第1話:幸せは続かない


 *



 豊臣天下の膝元で急激に成長し、いまなお成長と開発の進む大阪の都を、真っ逆さまに南下してゆく男がいる。


 身の丈が六尺にも届くこの大男の名は『なぎ』という。


 都の中心へやってきては、日雇いの力仕事で金を稼ぎ、すたこらさっさと都の隅へ帰ってゆく、それはそれはせわしない暮らしぶりの男であった。


「ただいま」


 そこらじゅうの煤けた長屋に戻ってくると、ほぼあばら家も同然の長屋から顔を出した孤児や、物乞いたちが凪の帰りを出迎える。


これが、この凪という年若き青年の日常である。


「おかえり、凪にい」


「今日は十文くらいもらったよ」


「おう、そうかい。俺も今日はちと稼ぎがいいぜ。今度は粥の中に白い飯を入れような」


 まずは、先にやってくるのが孤児たちだ。

 子供らの後に続き、娼婦や物乞いの年寄りがぞろぞろとやってきて、


「働きモンがいると助かるねえ」


「あたい今日は稼ぎが悪くってさ、ご馳走になっていいかい」


「俺んちに干した蛇があっから、それを使いな。凪は育ち盛りだからなあ」


「おいおい爺さん、あんた噛み切れなくなったのかい?」


 人の飯をたかるとは卑しいものだが、これがこの長屋に住む連中にとって常なることだ。互いに支え合い、飯を食わせ合ってその日を生き延びていた。

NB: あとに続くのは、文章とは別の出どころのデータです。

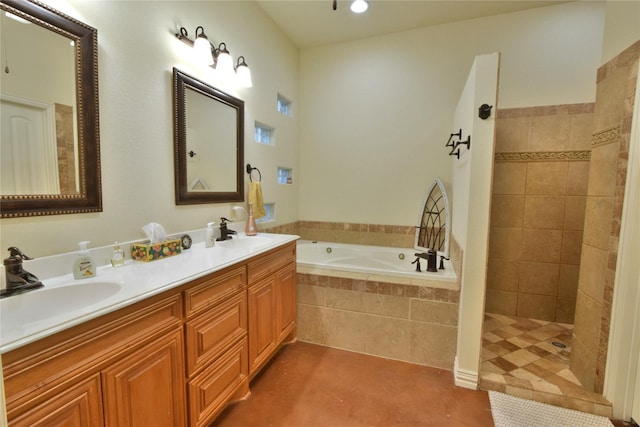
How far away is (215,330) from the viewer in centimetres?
136

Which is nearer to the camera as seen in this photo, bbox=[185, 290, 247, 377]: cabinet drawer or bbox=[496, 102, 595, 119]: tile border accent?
bbox=[185, 290, 247, 377]: cabinet drawer

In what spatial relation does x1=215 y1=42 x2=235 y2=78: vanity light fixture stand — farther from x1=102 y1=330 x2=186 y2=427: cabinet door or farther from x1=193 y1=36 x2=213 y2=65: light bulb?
x1=102 y1=330 x2=186 y2=427: cabinet door

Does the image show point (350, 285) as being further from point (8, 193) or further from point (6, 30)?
point (6, 30)

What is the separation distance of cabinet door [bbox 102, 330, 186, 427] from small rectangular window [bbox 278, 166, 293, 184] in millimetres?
2084

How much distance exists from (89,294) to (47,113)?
77 centimetres

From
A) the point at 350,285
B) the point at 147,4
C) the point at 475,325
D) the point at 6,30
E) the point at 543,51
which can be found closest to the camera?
the point at 6,30

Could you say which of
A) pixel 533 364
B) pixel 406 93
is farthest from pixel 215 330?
pixel 406 93

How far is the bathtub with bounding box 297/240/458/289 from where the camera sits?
205 cm

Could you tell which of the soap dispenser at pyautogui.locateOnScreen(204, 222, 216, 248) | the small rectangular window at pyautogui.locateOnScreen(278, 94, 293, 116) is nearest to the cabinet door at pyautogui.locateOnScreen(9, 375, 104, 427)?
the soap dispenser at pyautogui.locateOnScreen(204, 222, 216, 248)

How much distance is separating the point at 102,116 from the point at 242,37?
142 centimetres

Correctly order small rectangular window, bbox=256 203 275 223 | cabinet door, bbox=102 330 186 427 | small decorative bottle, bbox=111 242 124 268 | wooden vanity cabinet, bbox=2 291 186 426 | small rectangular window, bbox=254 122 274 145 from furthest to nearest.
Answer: small rectangular window, bbox=256 203 275 223
small rectangular window, bbox=254 122 274 145
small decorative bottle, bbox=111 242 124 268
cabinet door, bbox=102 330 186 427
wooden vanity cabinet, bbox=2 291 186 426

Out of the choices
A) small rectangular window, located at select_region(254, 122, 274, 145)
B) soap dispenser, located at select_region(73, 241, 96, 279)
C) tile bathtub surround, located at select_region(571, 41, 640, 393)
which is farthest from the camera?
small rectangular window, located at select_region(254, 122, 274, 145)

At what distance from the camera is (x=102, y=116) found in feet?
4.37

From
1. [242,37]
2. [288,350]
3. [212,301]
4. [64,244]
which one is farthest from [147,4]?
[288,350]
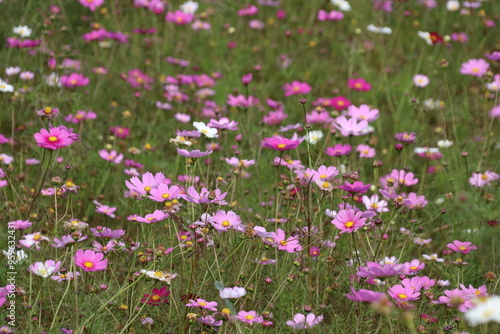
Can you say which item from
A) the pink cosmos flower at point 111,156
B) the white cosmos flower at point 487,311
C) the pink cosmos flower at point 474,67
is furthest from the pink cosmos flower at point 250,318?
the pink cosmos flower at point 474,67

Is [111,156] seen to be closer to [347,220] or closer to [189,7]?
[347,220]

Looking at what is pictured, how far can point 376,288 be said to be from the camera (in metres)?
1.67

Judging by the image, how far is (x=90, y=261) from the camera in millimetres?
1529

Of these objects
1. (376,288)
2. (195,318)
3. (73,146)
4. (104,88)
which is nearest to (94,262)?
(195,318)

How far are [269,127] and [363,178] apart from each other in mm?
551

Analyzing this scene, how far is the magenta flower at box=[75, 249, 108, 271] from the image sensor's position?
4.90 feet

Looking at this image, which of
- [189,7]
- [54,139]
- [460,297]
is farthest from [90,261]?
[189,7]

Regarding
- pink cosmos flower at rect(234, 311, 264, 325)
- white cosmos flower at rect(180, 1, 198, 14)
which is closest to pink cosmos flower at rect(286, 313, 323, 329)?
pink cosmos flower at rect(234, 311, 264, 325)

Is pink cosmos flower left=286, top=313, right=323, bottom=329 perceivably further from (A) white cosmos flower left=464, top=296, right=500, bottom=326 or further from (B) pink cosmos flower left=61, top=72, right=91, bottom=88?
(B) pink cosmos flower left=61, top=72, right=91, bottom=88

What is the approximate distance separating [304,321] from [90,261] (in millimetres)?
528

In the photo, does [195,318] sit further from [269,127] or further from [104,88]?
Result: [104,88]

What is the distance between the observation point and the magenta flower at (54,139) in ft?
5.26

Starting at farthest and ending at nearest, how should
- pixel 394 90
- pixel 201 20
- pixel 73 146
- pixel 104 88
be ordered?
1. pixel 201 20
2. pixel 394 90
3. pixel 104 88
4. pixel 73 146

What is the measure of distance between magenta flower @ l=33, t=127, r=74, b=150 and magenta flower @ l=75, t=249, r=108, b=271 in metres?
0.29
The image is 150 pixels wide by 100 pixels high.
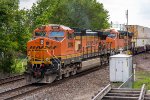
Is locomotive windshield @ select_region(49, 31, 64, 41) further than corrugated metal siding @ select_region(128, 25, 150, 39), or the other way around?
corrugated metal siding @ select_region(128, 25, 150, 39)

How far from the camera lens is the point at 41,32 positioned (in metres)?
20.9

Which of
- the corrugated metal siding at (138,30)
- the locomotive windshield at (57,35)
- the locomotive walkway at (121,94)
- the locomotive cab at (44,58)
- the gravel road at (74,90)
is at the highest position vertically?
the corrugated metal siding at (138,30)

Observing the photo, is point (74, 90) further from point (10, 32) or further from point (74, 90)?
point (10, 32)

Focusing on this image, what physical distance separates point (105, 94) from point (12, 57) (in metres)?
13.3

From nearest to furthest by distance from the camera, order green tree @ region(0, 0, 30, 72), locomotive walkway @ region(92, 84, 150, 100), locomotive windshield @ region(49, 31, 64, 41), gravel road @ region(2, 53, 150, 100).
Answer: locomotive walkway @ region(92, 84, 150, 100)
gravel road @ region(2, 53, 150, 100)
locomotive windshield @ region(49, 31, 64, 41)
green tree @ region(0, 0, 30, 72)

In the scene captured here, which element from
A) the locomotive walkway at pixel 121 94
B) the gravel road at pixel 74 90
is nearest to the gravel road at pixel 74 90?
the gravel road at pixel 74 90

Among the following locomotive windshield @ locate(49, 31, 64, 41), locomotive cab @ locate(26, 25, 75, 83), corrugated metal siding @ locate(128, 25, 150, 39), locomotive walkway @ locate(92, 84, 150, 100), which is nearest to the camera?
locomotive walkway @ locate(92, 84, 150, 100)

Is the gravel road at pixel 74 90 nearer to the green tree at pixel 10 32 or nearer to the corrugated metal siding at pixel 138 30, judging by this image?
the green tree at pixel 10 32

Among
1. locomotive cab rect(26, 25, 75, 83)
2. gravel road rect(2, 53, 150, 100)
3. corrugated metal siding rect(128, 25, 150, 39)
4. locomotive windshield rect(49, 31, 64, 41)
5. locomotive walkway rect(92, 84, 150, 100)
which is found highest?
corrugated metal siding rect(128, 25, 150, 39)

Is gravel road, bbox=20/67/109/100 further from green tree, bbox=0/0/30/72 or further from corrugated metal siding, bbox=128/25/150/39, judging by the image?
corrugated metal siding, bbox=128/25/150/39

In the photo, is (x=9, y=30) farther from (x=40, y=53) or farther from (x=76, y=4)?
(x=76, y=4)

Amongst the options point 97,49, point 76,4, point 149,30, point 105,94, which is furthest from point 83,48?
point 149,30

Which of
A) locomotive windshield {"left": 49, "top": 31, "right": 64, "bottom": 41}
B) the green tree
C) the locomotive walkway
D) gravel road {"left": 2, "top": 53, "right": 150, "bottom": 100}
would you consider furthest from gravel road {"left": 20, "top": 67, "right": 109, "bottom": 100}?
the green tree

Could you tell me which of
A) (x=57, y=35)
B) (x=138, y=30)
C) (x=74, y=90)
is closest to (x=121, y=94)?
(x=74, y=90)
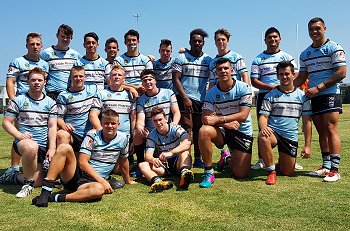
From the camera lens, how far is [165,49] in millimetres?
6898

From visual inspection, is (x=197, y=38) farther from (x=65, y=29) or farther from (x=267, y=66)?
(x=65, y=29)

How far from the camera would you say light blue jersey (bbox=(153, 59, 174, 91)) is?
278 inches

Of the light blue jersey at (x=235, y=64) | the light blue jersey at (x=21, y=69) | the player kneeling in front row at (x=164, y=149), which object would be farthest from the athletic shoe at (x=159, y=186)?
the light blue jersey at (x=21, y=69)

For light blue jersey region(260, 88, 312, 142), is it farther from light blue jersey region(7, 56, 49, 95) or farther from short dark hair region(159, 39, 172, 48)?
light blue jersey region(7, 56, 49, 95)

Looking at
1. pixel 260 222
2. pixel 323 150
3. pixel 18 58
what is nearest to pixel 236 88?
pixel 323 150

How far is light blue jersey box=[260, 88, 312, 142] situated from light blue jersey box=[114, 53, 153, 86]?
231 centimetres

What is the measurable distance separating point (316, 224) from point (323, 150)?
2672mm

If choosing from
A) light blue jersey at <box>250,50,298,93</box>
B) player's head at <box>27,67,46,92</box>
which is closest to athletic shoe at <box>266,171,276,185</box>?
light blue jersey at <box>250,50,298,93</box>

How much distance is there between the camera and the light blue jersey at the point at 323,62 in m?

 凪をこの町へ連れてきた母は、かつて、今より少しはましな家に嫁いだ女だったという。


 だが、何の事情があったのか母は夫と長男を捨て、次男の凪を抱えて家を出た。

 

 そして、大阪の都へと行きついた。


 輝かしく、賑わいの絶えぬ町から外れ、娼婦と孤児の集う荒れ果てた長屋。すなわち、町の人々がいうところの『ゴミ溜め』である。


 だが、凪の生活は豊かだった。薬代もなく満足な飯も食えず、挙句には貧しさから母を失ったが、それを近隣の連中はともに悲しんでくれた。

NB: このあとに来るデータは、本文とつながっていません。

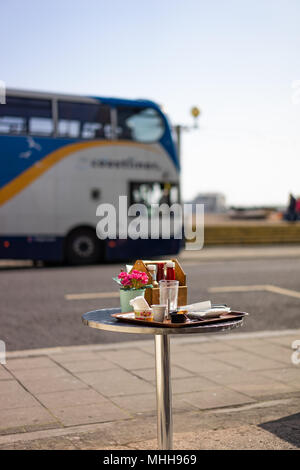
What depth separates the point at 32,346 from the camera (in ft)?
23.8

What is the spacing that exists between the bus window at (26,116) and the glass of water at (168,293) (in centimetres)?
1340

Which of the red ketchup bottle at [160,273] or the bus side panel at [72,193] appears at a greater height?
the bus side panel at [72,193]

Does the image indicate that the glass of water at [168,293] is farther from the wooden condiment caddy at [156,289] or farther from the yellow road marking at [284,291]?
the yellow road marking at [284,291]

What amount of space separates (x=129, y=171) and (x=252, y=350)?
11.2 meters

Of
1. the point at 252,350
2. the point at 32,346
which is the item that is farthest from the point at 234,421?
the point at 32,346

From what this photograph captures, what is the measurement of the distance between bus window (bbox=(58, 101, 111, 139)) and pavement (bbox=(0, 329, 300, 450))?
1035 cm

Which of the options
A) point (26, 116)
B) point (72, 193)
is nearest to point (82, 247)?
point (72, 193)

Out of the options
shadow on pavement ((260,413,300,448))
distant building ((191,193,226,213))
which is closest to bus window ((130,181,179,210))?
shadow on pavement ((260,413,300,448))

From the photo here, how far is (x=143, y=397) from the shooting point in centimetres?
510

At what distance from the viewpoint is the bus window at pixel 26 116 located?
52.3 ft

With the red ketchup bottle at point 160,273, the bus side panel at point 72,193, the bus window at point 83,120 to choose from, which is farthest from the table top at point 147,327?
the bus window at point 83,120

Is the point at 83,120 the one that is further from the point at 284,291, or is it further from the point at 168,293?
the point at 168,293

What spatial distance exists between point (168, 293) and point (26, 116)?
13642mm
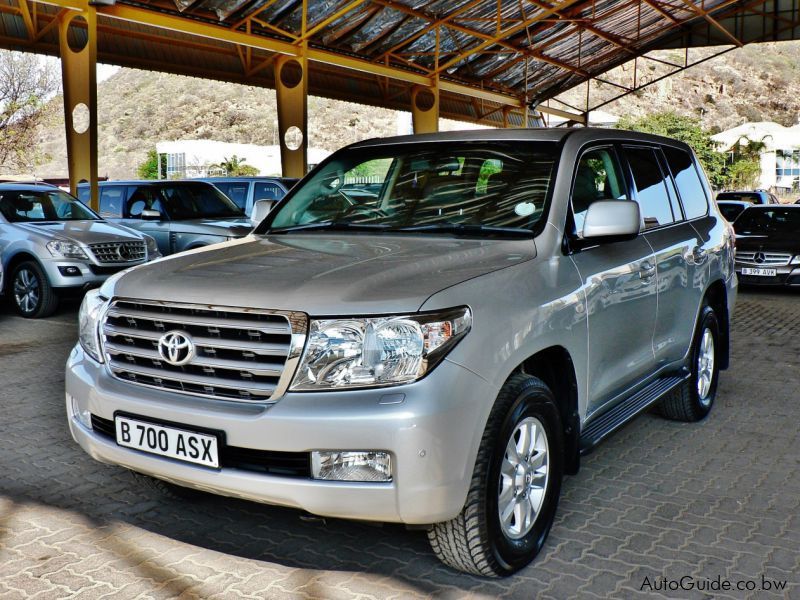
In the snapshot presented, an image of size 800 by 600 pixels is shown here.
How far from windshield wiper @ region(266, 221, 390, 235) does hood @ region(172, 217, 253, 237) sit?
7.12m

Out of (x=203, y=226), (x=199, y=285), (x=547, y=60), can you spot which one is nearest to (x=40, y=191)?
(x=203, y=226)

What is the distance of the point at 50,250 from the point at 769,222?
11.2 metres

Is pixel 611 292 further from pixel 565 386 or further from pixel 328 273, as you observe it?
pixel 328 273

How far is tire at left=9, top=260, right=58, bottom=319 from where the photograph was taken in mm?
9883

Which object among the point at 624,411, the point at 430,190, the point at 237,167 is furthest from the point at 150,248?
the point at 237,167

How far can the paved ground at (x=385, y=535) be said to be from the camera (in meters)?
3.18

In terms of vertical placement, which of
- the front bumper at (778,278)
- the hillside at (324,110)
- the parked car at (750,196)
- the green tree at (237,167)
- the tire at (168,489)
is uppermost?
the hillside at (324,110)

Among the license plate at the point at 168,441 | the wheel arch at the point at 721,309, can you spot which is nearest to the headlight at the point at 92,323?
the license plate at the point at 168,441

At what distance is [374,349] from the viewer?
9.16ft

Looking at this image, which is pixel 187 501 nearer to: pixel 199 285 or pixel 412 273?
pixel 199 285

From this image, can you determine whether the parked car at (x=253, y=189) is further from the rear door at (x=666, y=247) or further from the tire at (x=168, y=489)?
the tire at (x=168, y=489)

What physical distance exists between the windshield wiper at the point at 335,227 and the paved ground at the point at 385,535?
55.1 inches

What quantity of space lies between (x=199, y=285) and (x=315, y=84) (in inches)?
902

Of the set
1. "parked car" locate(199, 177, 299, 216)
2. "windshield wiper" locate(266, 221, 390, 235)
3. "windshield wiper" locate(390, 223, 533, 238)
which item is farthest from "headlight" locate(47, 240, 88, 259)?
"windshield wiper" locate(390, 223, 533, 238)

 娼婦も、物乞いも、孤児も、そこら一帯に住む者たちは家族だったのだ。


 だが、ここらに住んでいる連中には、働けない者が多い。唯一、丈夫な体に育った凪が、この長屋いちばんの稼ぎ手だった。


 朝早くから夕方まで働き、飯を作り、子供らを寝かしつけて自らも眠りにつく。働きすぎていると分っていても、働く量を減らせば、子供らから飢え死にしてしまうのが目に見えている。


 日ごと伸びてゆく子供らの背丈と、その寝顔を眺めている時間だけが、日々を忙殺する凪にとっての支えだった。


(どうか、みな健やかに……)


 誰ひとり欠けることなく、育ち、生き延びてくれと願った。


 その成長を見届けるなら、働きすぎて死んでも本望だろう。


 まさか、自分ひとりだけが生き残ることとなろうとは、平穏を生きていた凪には想像がつかない。



 世は、すでに豊臣から徳川へと移っているのだった。